Man accused in Amanda Lindhout kidnapping found guilty

 
 

StFX speaker at International Women’s Week sees the end of a 10-year manhunt.

In March of 2017, Amanda Lindhout visited StFX to give a speech as part of a lecture series for International Women's Week. Lindhout became well-known around the world after she was captured for 460 days while freelance journaling in Somalia. I interviewed Lindhout while she was visiting StFX and spoke to her about her kidnapping experience and the degree she received at the Coady Institute.

Her harrowing story has resurfaced because, almost 10 years since her kidnapping, RCMP agents were finally able to track down Ali Omar Ader, the man behind Lindhout's capture. The trial lasted 10 days and ended on December 6, 2017, where Ader was found guilty in one charge of hostage-taking for his role as a negotiator.

The kidnapping occurred in August of 2008 as Lindhout and her friend Nigel Brennan were pursuing a story. The two were held for a brutal 15 months and they were released upon payment of ransom. The multi-year police investigation established contact with Ader by developing a relationship with him by posing as a publisher and promising to help him publish his book about Somalia. The undercover mountie met with Ader in 2014 on the island of Mauritius where Ader confessed to taking Lindhout hostage for $10,000 in ransom money. They met the next time at a fake book contract signing that came up in Ottawa where Ader admitted to the kidnapping again on Canadian soil. It was the following day that he was arrested.

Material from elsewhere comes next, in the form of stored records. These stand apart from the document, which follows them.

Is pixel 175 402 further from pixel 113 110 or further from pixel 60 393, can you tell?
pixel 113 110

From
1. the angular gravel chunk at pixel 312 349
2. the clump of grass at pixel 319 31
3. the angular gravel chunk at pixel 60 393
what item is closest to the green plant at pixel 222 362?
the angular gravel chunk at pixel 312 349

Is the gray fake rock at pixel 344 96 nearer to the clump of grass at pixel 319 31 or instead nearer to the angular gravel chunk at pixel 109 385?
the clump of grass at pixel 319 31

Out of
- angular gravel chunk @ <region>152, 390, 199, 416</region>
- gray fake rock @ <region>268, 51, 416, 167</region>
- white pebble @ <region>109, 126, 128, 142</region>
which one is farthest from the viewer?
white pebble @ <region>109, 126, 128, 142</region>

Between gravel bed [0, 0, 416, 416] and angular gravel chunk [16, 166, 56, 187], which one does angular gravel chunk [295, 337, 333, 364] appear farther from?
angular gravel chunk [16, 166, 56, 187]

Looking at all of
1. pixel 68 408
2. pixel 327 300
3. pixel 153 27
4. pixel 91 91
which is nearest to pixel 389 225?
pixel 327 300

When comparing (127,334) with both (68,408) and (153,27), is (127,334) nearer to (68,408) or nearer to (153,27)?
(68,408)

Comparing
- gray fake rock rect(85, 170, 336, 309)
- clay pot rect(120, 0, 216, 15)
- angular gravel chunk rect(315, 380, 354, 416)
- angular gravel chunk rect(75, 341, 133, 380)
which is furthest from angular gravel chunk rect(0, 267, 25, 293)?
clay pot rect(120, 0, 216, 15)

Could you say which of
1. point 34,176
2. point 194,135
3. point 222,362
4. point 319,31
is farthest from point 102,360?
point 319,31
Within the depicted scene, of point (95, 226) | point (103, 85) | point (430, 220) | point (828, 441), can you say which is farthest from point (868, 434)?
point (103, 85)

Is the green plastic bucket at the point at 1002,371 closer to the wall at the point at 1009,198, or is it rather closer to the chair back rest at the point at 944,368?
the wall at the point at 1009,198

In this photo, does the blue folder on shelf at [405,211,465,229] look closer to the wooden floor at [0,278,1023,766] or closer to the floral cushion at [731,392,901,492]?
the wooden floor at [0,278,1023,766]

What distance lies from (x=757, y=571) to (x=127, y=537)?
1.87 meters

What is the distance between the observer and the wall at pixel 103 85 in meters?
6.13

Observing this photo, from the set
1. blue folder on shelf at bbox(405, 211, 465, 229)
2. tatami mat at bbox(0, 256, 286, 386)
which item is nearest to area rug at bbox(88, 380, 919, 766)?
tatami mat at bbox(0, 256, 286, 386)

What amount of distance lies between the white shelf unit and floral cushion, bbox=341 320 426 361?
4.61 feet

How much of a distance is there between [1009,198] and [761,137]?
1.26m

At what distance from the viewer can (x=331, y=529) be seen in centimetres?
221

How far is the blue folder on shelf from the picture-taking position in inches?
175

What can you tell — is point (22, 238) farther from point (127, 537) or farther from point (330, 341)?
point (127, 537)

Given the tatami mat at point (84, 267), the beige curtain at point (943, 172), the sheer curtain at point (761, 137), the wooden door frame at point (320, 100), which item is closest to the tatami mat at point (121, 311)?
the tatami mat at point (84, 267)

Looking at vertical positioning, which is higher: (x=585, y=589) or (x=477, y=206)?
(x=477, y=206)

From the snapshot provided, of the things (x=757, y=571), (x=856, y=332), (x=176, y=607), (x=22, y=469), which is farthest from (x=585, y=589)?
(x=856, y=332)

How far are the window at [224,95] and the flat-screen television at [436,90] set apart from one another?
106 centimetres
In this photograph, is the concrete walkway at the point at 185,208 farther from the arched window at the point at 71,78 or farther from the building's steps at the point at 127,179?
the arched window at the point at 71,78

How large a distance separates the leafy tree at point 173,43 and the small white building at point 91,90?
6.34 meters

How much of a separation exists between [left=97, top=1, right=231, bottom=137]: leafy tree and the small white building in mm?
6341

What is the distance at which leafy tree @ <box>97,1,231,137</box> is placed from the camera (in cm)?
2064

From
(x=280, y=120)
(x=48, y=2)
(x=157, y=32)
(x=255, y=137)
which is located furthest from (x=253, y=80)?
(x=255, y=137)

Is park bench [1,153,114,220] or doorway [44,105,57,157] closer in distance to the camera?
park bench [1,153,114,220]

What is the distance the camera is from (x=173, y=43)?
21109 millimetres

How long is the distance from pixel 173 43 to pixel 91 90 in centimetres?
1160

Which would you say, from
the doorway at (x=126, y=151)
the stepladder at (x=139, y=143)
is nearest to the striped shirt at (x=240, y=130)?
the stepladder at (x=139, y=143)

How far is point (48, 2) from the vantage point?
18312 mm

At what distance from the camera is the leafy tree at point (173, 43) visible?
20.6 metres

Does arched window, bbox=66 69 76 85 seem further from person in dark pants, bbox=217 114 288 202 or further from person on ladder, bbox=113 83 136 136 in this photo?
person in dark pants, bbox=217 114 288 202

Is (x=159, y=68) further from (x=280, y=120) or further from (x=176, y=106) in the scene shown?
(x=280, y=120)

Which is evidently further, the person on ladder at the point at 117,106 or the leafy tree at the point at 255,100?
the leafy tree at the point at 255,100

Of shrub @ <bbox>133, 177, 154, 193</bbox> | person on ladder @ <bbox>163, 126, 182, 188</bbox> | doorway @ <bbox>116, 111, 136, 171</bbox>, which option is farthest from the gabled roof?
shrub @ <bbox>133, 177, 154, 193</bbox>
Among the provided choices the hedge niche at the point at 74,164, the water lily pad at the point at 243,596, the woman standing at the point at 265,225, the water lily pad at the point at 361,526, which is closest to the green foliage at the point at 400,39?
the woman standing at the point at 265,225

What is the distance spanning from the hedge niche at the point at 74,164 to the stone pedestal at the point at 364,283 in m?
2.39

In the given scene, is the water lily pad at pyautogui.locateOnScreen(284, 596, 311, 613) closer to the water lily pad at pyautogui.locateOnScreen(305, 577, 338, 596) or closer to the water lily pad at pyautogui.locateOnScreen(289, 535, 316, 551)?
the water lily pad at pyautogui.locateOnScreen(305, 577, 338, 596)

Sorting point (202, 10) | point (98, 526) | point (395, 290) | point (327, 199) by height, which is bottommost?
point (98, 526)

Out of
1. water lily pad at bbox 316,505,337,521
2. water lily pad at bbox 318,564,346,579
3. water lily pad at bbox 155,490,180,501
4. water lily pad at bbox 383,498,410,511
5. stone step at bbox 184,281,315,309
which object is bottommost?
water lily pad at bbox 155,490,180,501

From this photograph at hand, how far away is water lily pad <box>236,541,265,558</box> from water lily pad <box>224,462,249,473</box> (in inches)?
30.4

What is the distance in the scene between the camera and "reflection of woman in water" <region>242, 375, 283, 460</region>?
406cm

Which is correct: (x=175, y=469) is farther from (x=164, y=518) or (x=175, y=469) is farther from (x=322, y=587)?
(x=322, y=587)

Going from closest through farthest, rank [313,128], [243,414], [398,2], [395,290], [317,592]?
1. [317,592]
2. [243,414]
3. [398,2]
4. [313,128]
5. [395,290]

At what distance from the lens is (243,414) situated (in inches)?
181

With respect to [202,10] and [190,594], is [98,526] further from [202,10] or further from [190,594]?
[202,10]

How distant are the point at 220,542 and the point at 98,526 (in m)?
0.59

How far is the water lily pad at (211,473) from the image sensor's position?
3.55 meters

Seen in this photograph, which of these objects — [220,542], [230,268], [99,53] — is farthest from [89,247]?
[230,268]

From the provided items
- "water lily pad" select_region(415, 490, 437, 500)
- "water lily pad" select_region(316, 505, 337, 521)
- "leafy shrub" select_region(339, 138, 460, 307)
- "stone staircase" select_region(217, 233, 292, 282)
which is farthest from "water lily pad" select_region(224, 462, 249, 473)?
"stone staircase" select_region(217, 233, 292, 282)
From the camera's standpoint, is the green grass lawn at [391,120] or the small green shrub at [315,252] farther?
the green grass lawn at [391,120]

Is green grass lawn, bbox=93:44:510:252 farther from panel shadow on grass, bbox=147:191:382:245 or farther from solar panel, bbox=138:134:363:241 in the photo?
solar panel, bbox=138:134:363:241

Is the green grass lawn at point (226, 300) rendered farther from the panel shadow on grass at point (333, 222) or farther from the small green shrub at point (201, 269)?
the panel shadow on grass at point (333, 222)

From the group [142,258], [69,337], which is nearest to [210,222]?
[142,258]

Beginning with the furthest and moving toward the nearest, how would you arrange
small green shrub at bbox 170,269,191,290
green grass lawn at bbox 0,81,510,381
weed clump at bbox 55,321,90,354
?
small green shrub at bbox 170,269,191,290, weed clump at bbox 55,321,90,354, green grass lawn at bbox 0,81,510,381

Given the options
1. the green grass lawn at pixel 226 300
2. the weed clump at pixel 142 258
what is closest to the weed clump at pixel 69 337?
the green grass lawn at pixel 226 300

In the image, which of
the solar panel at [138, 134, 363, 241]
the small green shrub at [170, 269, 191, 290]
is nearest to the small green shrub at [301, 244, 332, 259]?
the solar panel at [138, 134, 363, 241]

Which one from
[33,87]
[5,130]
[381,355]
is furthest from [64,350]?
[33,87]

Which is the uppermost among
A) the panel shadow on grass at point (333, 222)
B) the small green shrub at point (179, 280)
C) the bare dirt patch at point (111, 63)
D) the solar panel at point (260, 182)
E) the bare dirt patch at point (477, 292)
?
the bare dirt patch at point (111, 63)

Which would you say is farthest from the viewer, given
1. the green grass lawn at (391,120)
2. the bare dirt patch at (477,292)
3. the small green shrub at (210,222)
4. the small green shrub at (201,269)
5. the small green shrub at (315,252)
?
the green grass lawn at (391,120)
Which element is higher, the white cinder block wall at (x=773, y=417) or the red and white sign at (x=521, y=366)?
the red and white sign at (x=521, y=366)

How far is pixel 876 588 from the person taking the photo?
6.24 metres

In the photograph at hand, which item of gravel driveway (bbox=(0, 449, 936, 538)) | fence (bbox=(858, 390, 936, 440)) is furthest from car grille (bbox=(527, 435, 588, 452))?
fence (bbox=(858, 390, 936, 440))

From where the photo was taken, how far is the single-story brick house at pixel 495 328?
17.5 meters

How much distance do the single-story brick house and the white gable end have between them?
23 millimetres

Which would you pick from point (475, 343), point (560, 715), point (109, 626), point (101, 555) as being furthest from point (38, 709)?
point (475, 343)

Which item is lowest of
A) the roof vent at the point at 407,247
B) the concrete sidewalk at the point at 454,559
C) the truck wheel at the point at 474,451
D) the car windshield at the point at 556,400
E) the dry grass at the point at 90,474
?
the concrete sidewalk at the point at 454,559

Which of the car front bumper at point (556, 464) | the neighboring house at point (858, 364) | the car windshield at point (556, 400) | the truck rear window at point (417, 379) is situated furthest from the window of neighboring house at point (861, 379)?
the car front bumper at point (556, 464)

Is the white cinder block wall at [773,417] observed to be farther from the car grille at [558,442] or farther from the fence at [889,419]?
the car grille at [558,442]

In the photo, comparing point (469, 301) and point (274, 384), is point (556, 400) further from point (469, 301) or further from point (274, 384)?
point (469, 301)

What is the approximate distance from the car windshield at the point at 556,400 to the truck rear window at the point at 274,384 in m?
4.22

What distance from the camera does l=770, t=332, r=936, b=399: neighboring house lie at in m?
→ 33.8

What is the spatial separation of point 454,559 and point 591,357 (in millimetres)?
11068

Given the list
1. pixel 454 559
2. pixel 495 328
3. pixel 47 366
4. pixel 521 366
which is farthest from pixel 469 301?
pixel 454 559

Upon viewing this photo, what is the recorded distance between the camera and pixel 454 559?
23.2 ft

In a 24-page ruling, Ontario Superior Court Justice Robert Smith found Ader’s defence, that claimed he was forced to be the main negotiator during the hostage taking, as “completely unbelievable” thereby rejecting many of the arguments made by Ader’s lawyers, Trevor Brown and Samir Adam.

The Crown prosecutor's case was built on the series of recorded conversations Ader had with the undercover RCMP officer. In the correspondences, Ader admitted to volunteering to act as the main negotiator. In the court room Ader claimed he lied about admitting to being the negotiator just so that he could get a book deal. The judge waived these claims as nonsense and inconsistent to what he claimed in the recordings.

Lindhout testified that Ader was part of the group and stated “basically they saw me as a piece of property that they owned”. Smith commemorated Lindhout for her courage during the “deplorable conditions and subjections to abuse”. The judge also praised Lindhout's mother, Lorinda Stewart, who acted as the main negotiator during her daughter's capture.     

Stewart was able to keep a level head during the negotiations and Smith added “she treated the accused so well during the negotiations that he began to believe she was his friend and referred to her as ‘Mum Lorinda’, she played an important role in keeping Amanda alive”.

Prosecutor Croft Michaelson said the outcome sent a message around that world that “if you take a Canadian citizen, you are not safe”. Ader, 40, has been charged under Sec. 279.1(2) of the Criminal Code, which focuses on hostage-taking. He faces the possibility of life in prison and will be sentenced next year.